Possible futures of Berlin
– Grace Abou Jaoude, Olaf Mumm, Majd Murad and Vanessa Miriam Carlow

Given rising uncertainties, we discuss four possible futures of Berlin developed within the context of open city theories. Along with workshops and discussions with experts and stakeholders, an exploratory scenario planning approach was implemented to depict possible futures which were later represented through images. The scenarios reflect various aspects of openness such as inclusivity, accessibility and participation and reveal incipient socio-spatial disparities and deterioration. The scenarios enable decision-makers to maintain and foster openness in the City of Berlin by adapting to future uncertainties and unpredictable changes.

Envisioning a desirable future is an indispensable component of urban planning, a discipline largely concerned with imagining, shaping and planning for the future. Historically, utopian visions and spatial imaginaries propagated ideals of their time and revealed the need to (re)shape the built environment to “a relational ‘better'”1. From prescriptive to experimental, these visions propounded concepts to reconfigure transportation, society, architecture and the environment2.
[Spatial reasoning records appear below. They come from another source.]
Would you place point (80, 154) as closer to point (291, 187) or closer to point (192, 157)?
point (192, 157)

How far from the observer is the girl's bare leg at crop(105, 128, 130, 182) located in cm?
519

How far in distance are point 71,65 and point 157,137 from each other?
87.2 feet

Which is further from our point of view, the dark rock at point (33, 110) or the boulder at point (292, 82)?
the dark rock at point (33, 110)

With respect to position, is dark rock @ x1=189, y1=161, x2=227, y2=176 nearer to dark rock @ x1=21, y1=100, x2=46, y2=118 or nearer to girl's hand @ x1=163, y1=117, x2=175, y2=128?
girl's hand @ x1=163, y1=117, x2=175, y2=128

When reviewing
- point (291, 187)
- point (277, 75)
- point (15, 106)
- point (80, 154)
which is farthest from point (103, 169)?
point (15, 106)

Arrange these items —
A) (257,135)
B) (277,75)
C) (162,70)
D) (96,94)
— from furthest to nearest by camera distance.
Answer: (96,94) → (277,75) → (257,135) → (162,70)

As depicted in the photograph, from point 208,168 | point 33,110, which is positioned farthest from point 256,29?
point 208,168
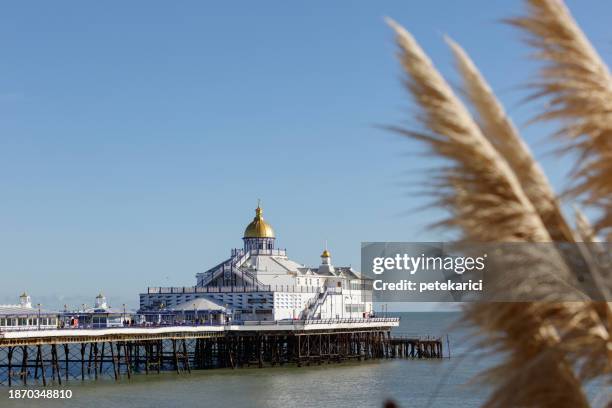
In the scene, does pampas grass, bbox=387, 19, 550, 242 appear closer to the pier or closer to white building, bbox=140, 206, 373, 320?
the pier

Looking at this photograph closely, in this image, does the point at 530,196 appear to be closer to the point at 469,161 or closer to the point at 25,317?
the point at 469,161

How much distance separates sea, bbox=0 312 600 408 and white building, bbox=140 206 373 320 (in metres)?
8.00

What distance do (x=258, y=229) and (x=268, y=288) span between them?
9632 millimetres

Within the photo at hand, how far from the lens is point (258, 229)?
72750 mm

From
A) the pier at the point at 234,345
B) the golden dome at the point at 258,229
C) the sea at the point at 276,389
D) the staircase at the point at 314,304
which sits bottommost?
the sea at the point at 276,389

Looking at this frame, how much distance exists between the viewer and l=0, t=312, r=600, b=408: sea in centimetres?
3750

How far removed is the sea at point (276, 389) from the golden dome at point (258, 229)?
56.8ft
Developed after World War II at the Research and Development (RAND) corporation by military analyst Herman Kahn, scenarios are used today in planning to depict future visions and possible alternatives and to assess the implications of decisions and policies3. Hence, different approaches are widely implemented in planning to analyze future developments based on today’s decisions. Examples include predictive approaches, such as forecasting and which rely on probability and likelihood to predict future outcomes4; visioning, which is the process of setting a desirable future5; and strategic planning, among others. Many of these approaches involve public participation where charettes, serious games6 and planning support systems7 form integral tools to engage with stakeholders and raise awareness. A relevant case of participatory processes is the scenario game and diverse interactive tools employed by CHORA to involve the public in testing scenarios as part of the Berlin’s smart city strategy8.
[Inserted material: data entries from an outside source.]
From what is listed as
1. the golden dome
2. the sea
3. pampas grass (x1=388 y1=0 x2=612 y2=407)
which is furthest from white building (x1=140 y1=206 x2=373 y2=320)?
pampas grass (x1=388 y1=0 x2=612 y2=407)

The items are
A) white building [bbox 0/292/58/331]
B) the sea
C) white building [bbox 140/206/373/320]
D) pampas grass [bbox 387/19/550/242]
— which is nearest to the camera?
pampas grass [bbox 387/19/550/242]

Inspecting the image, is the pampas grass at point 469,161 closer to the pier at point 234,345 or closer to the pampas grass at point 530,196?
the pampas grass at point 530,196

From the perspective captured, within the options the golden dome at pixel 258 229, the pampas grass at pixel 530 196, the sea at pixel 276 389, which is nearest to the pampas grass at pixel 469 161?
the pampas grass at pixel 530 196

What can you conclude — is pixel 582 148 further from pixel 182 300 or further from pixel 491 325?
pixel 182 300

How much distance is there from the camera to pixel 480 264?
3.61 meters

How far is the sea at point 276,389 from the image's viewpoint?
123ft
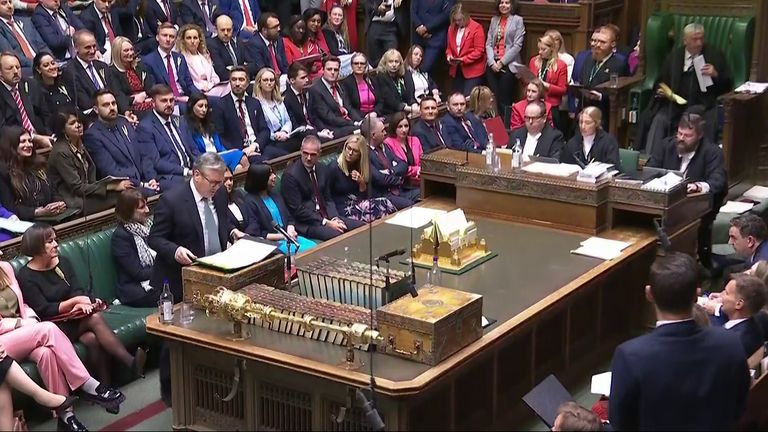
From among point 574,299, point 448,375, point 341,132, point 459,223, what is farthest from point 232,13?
point 448,375

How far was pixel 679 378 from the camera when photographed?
11.2 feet

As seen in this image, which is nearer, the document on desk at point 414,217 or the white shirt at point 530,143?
the document on desk at point 414,217

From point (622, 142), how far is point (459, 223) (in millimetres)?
3567

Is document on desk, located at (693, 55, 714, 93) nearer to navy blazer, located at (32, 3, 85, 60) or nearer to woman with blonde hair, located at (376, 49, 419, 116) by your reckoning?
woman with blonde hair, located at (376, 49, 419, 116)

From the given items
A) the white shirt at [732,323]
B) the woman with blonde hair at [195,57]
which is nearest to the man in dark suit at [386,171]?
the woman with blonde hair at [195,57]

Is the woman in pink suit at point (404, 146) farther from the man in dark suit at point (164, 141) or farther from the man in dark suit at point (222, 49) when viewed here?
the man in dark suit at point (222, 49)

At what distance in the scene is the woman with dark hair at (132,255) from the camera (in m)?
5.86

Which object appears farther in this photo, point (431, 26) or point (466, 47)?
point (431, 26)

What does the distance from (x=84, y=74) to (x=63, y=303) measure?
8.93ft

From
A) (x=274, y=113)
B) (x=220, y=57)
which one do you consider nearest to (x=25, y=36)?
(x=220, y=57)

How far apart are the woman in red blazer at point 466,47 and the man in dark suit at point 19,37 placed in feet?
11.1

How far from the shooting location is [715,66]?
841cm

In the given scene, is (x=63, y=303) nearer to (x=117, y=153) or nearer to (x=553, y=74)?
(x=117, y=153)

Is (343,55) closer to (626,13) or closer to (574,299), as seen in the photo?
(626,13)
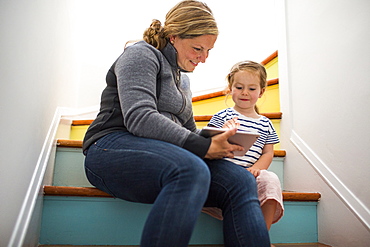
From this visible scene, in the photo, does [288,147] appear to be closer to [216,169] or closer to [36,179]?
[216,169]

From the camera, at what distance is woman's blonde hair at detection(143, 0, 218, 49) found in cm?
105

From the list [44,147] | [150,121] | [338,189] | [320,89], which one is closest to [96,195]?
[44,147]

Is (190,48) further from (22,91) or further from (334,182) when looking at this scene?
(334,182)

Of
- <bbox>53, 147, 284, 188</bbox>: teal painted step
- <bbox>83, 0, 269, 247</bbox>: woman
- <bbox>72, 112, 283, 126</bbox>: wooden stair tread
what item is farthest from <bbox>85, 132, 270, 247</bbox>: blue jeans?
<bbox>72, 112, 283, 126</bbox>: wooden stair tread

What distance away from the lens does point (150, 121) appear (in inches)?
32.6

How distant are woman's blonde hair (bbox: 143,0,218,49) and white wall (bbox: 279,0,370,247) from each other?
1.87 feet

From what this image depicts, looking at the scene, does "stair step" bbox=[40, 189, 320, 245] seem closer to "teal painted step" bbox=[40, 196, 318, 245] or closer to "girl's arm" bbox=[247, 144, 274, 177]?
"teal painted step" bbox=[40, 196, 318, 245]

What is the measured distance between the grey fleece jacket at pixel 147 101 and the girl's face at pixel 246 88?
0.36m

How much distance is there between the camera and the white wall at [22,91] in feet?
2.48

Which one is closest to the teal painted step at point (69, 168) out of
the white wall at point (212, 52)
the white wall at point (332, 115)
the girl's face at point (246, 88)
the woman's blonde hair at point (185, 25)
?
the woman's blonde hair at point (185, 25)

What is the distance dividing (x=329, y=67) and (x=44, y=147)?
1.23 m

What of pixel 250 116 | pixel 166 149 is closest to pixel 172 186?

However, with radical transitions brought about by climate change, technological disruptions, migrations or– currently– pandemics, various traditional approaches have proven to be insufficient. Political, ecological and socio-economic transformations produce uncertainties that continuously shape cities. In designing future development trajectories, planners and decision-makers are therefore required to adapt and engage with these uncertainties while mitigating negative effects. Doing so requires planners to recognize cities as “systems of organized complexity”9 whereby dynamic components are interconnected. Thus, as open system10, cities require systems thinking tools that challenge linear cause-effect relations towards more holistic understandings taking into consideration the larger context, the response of actors and unintended outcomes that are external to or within the cities11. On this basis, exploratory scenario planning emerges as a promising approach that seeks to explore a wide range of possible future alternatives to better adapt to future uncertainties. Inspired by approaches established in the corporate domain, exploratory scenario planning methods have recently garnered the attention of urban designers and planners. As instruments that free the imagination, exploratory scenarios enable planners to prepare and adapt cities to future uncertainties and increasing complexities. Despite shifts from normative visions to possible alternatives, there has been limited amount of research undertaken by urban designers and planners to formulate exploratory scenarios12. Therefore, an exploratory scenario building process has been implemented to investigate possible future alternatives for Berlin 2050. The findings presented here are part of a larger research project entitled “Open City: Theories, Perspectives, Instruments” that considers spatial, social and temporal dimensions of openness. By analyzing the main drivers of future development for the city, the formulated scenarios integrated varying dimensions of openness. Immense and radical changes, currently witnessed and that make the future open to different possibilities, were also considered.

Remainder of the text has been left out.